**Supplied text**
▶

This article outlines the legal provisions that regulate fines (also known as astreintes) in Brazilian law.

Background

Article 536 of the Code of Civil Procedure (CCP) establishes that:

[In] the enforcement of a judgment that recognizes the enforceability of an obligation to do or not to do, the judge may, ex officio or upon request, in order to effect specific relief or to obtain relief for the equivalent practical result, determine the measures necessary to satisfy the plaintiff.

In addition, article 537 of the CCP states that:

Art. 537: The fine does not need to be requested by the party and may be applied in the discovery phase, in a provisional injunction or in the judgment, or in the execution phase, provided that it is sufficient and compatible with the obligation and that a reasonable deadline is set for compliance with the precept.

§ Paragraph 1 The judge may, ex officio or on request, modify the amount or frequency of the fine that is due or exclude it if he finds that:

I – has become insufficient or excessive;

II – the obligor has demonstrated supervening partial fulfillment of the obligation or just cause for non-compliance.

§ Paragraph 2 The amount of the fine shall be due to the creditor.

§ Paragraph 3 The decision that sets the fine is subject to provisional compliance, and must be deposited in court, allowing the amount to be withdrawn after the judgment in favor of the party has become final and unappealable.

§ Paragraph 4 The fine shall be due from the day on which non-compliance with the decision is established and shall be in force for as long as the decision that imposed it is not complied with.

§ Paragraph 5 The provisions of this article shall apply, where applicable, to the enforcement of judgments recognizing duties to do or not to do of a non-binding nature.

◀

**Dataset rows**
▶

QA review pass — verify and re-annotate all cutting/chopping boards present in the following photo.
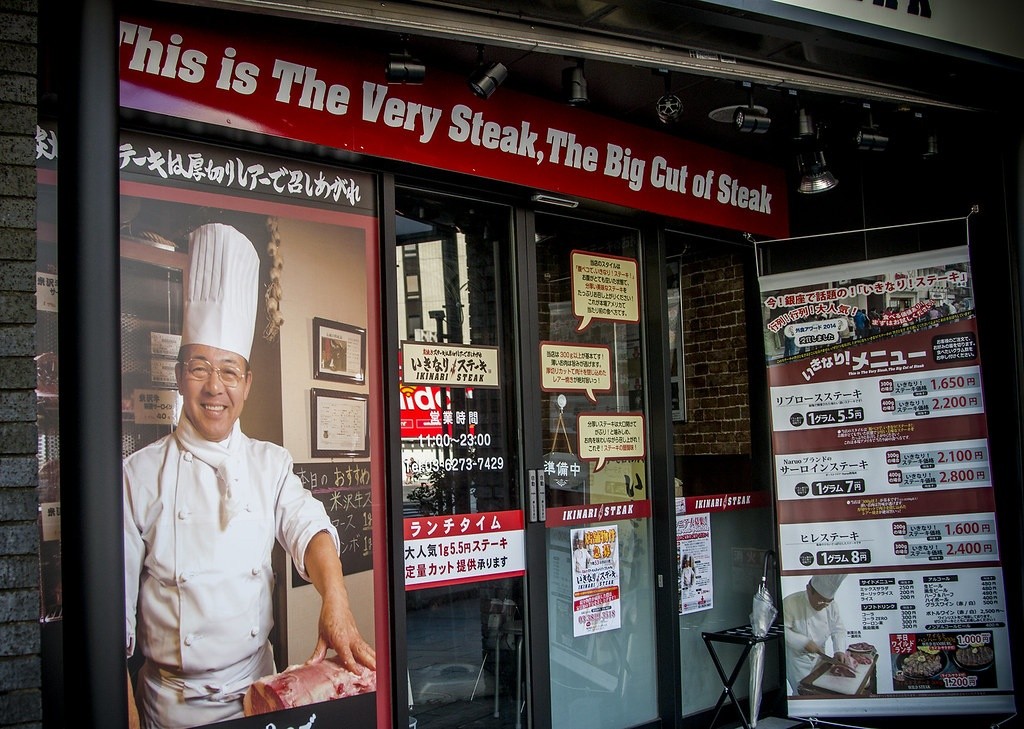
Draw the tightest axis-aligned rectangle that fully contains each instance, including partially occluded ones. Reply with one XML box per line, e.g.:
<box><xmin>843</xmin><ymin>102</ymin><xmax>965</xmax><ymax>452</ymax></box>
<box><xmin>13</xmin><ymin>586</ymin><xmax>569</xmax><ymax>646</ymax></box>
<box><xmin>811</xmin><ymin>662</ymin><xmax>871</xmax><ymax>695</ymax></box>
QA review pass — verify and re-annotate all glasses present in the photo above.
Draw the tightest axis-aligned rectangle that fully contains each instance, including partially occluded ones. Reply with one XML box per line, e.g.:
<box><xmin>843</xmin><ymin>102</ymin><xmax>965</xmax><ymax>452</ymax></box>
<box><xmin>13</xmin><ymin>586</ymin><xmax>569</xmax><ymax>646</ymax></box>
<box><xmin>177</xmin><ymin>358</ymin><xmax>248</xmax><ymax>387</ymax></box>
<box><xmin>811</xmin><ymin>589</ymin><xmax>832</xmax><ymax>607</ymax></box>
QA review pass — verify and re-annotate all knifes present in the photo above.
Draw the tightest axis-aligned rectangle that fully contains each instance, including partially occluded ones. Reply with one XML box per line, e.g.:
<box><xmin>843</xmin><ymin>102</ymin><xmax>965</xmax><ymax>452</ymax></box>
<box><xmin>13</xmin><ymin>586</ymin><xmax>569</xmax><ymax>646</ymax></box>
<box><xmin>815</xmin><ymin>650</ymin><xmax>857</xmax><ymax>673</ymax></box>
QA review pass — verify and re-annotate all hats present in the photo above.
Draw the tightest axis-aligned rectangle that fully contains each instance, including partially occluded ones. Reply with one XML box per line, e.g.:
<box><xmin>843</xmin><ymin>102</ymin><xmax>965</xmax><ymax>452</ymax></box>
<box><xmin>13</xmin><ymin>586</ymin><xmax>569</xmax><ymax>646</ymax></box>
<box><xmin>809</xmin><ymin>575</ymin><xmax>847</xmax><ymax>600</ymax></box>
<box><xmin>177</xmin><ymin>223</ymin><xmax>260</xmax><ymax>362</ymax></box>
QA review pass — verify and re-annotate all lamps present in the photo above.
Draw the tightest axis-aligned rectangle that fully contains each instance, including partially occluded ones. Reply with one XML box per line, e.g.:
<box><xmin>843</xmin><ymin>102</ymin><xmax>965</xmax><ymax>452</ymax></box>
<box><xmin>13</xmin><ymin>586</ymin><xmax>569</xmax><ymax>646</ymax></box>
<box><xmin>384</xmin><ymin>32</ymin><xmax>946</xmax><ymax>196</ymax></box>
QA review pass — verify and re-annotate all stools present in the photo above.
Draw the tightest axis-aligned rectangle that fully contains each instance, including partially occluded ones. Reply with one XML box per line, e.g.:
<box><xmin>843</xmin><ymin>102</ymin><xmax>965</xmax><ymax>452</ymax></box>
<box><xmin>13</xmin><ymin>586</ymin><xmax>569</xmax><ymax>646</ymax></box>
<box><xmin>494</xmin><ymin>620</ymin><xmax>529</xmax><ymax>729</ymax></box>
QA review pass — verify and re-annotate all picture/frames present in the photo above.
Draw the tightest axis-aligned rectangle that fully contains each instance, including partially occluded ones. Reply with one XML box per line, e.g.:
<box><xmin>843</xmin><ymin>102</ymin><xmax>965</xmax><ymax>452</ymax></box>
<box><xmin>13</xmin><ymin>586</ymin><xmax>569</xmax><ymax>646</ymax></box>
<box><xmin>313</xmin><ymin>316</ymin><xmax>367</xmax><ymax>386</ymax></box>
<box><xmin>310</xmin><ymin>388</ymin><xmax>370</xmax><ymax>458</ymax></box>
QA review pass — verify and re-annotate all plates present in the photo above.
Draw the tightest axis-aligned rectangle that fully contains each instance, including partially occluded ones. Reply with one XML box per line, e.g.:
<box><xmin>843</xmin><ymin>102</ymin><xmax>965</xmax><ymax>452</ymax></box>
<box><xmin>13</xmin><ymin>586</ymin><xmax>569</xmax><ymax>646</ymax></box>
<box><xmin>953</xmin><ymin>646</ymin><xmax>995</xmax><ymax>673</ymax></box>
<box><xmin>895</xmin><ymin>647</ymin><xmax>948</xmax><ymax>679</ymax></box>
<box><xmin>849</xmin><ymin>646</ymin><xmax>872</xmax><ymax>652</ymax></box>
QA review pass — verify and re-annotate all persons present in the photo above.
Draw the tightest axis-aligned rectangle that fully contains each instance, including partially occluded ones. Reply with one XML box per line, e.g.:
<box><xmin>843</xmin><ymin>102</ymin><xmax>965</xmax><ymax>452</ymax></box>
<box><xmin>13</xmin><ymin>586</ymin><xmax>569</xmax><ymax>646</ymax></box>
<box><xmin>681</xmin><ymin>558</ymin><xmax>694</xmax><ymax>585</ymax></box>
<box><xmin>123</xmin><ymin>322</ymin><xmax>376</xmax><ymax>729</ymax></box>
<box><xmin>573</xmin><ymin>536</ymin><xmax>591</xmax><ymax>571</ymax></box>
<box><xmin>783</xmin><ymin>578</ymin><xmax>849</xmax><ymax>696</ymax></box>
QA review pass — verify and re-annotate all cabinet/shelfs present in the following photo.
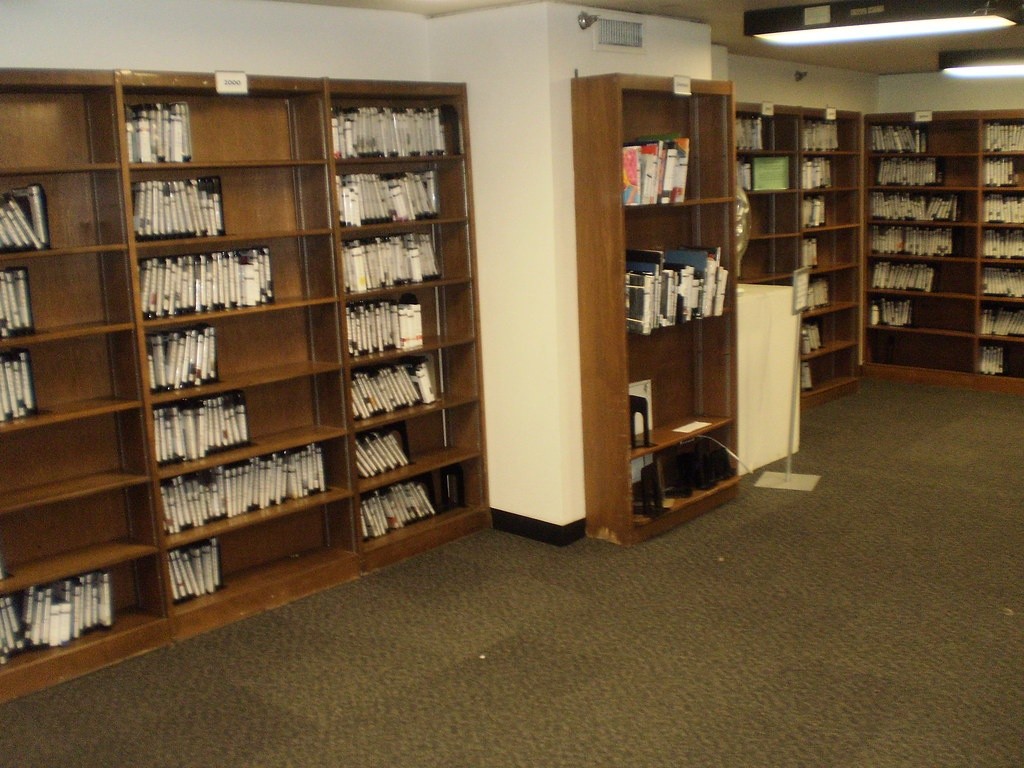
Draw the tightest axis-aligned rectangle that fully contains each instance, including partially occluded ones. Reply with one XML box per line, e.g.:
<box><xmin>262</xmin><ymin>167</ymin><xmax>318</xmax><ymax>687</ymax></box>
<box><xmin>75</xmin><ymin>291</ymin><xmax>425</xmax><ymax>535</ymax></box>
<box><xmin>733</xmin><ymin>100</ymin><xmax>864</xmax><ymax>398</ymax></box>
<box><xmin>863</xmin><ymin>110</ymin><xmax>1024</xmax><ymax>393</ymax></box>
<box><xmin>734</xmin><ymin>284</ymin><xmax>804</xmax><ymax>472</ymax></box>
<box><xmin>569</xmin><ymin>71</ymin><xmax>742</xmax><ymax>549</ymax></box>
<box><xmin>0</xmin><ymin>66</ymin><xmax>492</xmax><ymax>706</ymax></box>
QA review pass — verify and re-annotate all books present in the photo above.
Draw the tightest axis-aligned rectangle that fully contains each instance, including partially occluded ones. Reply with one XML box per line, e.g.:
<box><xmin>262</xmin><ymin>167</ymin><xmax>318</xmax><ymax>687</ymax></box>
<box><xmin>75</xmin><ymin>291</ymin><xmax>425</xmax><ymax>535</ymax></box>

◀

**Challenge A**
According to the article on fines in Brazilian law, to whom is the amount of the fine due?
**Challenge B**
Please identify each line of the records that contains the word "following". Case counts.

**Worked solution A**
The amount of the fine is due to the creditor.

**Worked solution B**
QA review pass — verify and re-annotate all cutting/chopping boards present in the following photo.
QA review pass — verify and re-annotate all cabinet/shelfs present in the following photo.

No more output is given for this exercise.